→ **TASK DETAILS**
Please rewrite the paragraph starting "What happens is that someone says something" in the comment on cancel culture below as a short numbered list of its steps.

→ **EXTRACT PROVIDED**
+===+
People want cancel culture to be real in the same way they want jews to be spreading the black plague. It lets you take reactionary measures based on false premises.

Everytime people bring up "cancel culture" they're using it as a justification for silencing an opposing viewpoint. Thats why they want it to exist, so they can justify a reaction to it.

What happens is that someone says something, then someone else criticizes them, and they try to shutdown that criticism by invoking the concept of cancel culture.

That's the part I object to. Criticism is just as valid as the initial speech and we need to protect it, doubly so when so frequently the ideas people are trying to protect are so objectively abhorrent.

I don't find the "cancel culture inconvenient to acknowledge"; I find talking about it as if it's real gives cover and justification for other antisocial and otherwise negative actions.

I cannot stress enough that telling some asshole to get out of your house and stop saying racist slurs is a perfectly norma and good social interaction that's healthy for society.
+===+
→ **SUPPLIED INFORMATION**

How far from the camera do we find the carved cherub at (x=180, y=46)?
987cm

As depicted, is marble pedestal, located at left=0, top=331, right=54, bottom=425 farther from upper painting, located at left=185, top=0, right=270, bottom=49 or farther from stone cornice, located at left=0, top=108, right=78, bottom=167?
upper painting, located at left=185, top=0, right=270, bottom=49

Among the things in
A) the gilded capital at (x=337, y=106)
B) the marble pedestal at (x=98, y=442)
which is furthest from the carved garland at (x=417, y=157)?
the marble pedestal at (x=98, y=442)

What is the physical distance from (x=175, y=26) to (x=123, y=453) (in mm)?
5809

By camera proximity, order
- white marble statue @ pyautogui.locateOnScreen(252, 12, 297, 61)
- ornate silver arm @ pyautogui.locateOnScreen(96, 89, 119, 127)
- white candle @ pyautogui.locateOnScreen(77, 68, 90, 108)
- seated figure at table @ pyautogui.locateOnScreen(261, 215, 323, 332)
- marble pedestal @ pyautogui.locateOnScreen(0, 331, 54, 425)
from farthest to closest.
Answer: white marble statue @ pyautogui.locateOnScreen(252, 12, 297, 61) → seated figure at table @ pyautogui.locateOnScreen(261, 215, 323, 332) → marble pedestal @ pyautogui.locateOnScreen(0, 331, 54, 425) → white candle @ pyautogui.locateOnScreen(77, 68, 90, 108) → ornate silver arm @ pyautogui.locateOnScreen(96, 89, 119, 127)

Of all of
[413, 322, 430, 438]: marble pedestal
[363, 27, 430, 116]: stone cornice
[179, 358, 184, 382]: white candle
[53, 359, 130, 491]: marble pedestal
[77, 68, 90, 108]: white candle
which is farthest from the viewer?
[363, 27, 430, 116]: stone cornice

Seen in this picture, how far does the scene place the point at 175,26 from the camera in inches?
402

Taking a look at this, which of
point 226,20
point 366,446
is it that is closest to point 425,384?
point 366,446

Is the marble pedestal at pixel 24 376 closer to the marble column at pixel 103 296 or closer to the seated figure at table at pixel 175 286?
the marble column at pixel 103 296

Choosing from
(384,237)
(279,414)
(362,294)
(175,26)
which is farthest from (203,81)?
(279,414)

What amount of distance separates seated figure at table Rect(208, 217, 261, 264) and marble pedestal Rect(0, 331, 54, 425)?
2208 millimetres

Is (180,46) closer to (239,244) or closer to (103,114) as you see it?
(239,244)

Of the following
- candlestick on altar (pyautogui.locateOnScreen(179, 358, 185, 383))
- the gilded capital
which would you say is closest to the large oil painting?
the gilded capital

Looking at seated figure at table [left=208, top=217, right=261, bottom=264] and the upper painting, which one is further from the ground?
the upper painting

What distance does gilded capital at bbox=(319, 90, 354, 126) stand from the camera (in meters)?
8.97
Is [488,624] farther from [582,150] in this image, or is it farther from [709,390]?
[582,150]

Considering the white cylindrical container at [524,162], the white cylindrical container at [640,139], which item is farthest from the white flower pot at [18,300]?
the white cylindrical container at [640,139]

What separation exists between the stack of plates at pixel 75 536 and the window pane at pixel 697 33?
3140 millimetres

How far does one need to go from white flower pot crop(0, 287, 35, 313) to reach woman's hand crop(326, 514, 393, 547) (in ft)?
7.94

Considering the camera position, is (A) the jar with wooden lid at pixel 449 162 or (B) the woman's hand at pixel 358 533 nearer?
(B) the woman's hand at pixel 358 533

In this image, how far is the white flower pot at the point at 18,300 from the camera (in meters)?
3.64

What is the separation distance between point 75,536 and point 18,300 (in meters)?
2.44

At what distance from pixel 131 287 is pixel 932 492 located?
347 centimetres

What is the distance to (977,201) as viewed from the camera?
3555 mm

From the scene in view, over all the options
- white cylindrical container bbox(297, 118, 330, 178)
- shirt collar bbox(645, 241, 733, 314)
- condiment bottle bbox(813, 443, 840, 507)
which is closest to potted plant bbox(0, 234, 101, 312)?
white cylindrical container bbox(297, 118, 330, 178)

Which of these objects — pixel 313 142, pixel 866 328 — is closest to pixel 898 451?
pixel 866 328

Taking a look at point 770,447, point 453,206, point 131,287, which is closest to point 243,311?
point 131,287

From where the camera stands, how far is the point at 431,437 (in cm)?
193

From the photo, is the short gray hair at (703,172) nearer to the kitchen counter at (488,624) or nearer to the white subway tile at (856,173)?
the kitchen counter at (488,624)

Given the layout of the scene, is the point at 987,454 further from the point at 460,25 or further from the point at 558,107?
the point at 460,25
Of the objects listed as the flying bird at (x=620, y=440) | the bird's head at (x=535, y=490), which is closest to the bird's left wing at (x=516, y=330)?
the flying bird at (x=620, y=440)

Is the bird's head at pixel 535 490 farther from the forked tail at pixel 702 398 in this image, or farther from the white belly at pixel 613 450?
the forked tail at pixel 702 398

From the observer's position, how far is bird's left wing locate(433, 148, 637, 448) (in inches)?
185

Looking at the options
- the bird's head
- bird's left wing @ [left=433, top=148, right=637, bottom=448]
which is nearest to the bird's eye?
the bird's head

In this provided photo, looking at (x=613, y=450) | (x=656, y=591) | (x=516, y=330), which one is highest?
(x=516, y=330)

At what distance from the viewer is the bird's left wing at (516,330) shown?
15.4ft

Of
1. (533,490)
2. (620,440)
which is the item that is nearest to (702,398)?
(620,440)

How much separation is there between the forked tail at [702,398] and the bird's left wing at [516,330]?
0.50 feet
+===+
→ **RESULT BELOW**
1. Someone says something.
2. Someone else criticizes them.
3. The first person tries to shut down that criticism by invoking the concept of cancel culture.